As well as retrieving data, MultiQC_NGI can push data back to statusdb. This is helpful as it allows us to do cross-project meta analyses, tracking the bioinformatics statistics across everything we run.

  1. If pulling data has worked, we already know the project and sample IDs
  2. Either pushes or updates records in the analysis database, using data saved by all MultiQC modules available in report.saved_raw_data

This is dependent on either --push or config.push_statusdb being true, so doesn't run by default.

Saving reports to a server

Once the MultiQC report is complete and has been saved to disk, MultiQC_NGI can transfer the report to a remote server by using the scp command. We use this to store reports in a central backed up location. Once there, we are able to integrate them into our sample tracking website.

## ASSIGNMENT 1
Revise the MultiQC_NGI passage from the words containing "Once the MultiQC" through "sample tracking website.", swapping "scp command" for "rsync command".
## ASSIGNMENT 2
Carry the MultiQC_NGI passage forward past its final sentence.

## INFORMATION PROVIDED

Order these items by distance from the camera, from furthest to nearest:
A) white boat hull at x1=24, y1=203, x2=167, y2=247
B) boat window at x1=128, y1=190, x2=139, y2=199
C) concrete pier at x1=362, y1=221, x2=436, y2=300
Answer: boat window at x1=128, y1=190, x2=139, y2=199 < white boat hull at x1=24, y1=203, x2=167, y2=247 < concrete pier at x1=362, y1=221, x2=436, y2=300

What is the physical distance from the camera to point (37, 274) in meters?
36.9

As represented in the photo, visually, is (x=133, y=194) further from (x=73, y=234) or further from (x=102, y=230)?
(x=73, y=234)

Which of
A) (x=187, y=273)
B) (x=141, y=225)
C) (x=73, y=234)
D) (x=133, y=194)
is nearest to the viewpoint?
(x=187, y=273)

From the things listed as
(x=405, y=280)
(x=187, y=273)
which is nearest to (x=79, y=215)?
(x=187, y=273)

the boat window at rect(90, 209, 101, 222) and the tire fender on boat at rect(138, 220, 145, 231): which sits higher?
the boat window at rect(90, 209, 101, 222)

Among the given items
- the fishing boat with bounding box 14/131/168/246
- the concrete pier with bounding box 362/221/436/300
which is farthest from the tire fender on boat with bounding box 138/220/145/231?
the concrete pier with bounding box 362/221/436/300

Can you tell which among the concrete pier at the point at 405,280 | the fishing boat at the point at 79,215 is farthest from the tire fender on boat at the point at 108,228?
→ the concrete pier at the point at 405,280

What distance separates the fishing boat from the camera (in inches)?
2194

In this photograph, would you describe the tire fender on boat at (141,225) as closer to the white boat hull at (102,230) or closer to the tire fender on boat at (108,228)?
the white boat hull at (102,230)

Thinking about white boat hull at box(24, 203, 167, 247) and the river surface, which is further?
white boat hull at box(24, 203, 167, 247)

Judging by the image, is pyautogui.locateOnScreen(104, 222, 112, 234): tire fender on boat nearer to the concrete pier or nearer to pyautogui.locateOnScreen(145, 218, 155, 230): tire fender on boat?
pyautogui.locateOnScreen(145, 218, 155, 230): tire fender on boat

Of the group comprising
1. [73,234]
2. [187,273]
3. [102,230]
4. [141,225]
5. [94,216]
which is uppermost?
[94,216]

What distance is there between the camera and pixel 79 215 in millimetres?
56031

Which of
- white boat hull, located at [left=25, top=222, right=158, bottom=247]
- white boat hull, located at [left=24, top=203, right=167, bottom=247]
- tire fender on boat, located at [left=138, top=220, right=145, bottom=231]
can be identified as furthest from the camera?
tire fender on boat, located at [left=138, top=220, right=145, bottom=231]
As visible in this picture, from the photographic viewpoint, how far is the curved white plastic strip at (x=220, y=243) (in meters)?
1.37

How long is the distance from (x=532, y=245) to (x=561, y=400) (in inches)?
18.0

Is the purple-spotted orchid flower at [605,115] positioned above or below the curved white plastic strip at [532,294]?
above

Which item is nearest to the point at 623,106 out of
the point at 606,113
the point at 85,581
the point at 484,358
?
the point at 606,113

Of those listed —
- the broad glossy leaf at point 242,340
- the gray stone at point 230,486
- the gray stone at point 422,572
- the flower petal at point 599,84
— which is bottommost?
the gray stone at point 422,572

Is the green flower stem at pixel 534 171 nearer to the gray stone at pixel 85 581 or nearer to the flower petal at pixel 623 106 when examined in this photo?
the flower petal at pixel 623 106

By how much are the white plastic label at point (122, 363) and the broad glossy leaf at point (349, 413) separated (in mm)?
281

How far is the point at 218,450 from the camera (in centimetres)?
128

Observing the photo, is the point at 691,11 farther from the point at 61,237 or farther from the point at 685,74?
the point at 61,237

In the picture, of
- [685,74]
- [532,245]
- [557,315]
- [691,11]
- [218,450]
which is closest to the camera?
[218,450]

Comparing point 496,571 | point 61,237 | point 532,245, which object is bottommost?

## EXERCISE ANSWER 1
Once the MultiQC report is complete and has been saved to disk, MultiQC_NGI can transfer the report to a remote server by using the rsync command. We use this to store reports in a central backed up location. Once there, we are able to integrate them into our sample tracking website.

## EXERCISE ANSWER 2
Installation

To run this tool, you must have MultiQC installed. You can install both MultiQC and this package with the following command:

pip install multiqc git+https://github.com/ewels/MultiQC_NGI.git

Usage

To use the new templates, specify their name with the -t flag in MultiQC:

multiqc -t ngi .

There are two new command line flags introduced by the plugin:

  • --project
    • Specify a Project ID number, instead of automatically searching for one in sample names
  • --push/--no-push
    • Override the config file default for whether to push results to StatusDB.
  • --test-db
    • Specify a JSON file to use for testing instead of StatusDB. For example, this one
  • --disable-ngi
    • Disable the MultiQC_NGI plugin for this run

Configuration

The MultiQC_NGI plugin has some configuration options which you can add to the main MultiQC config files (inst_dir/multiqc_config.yaml, ~/.multiqc_config.yaml and ./multiqc_config.yaml).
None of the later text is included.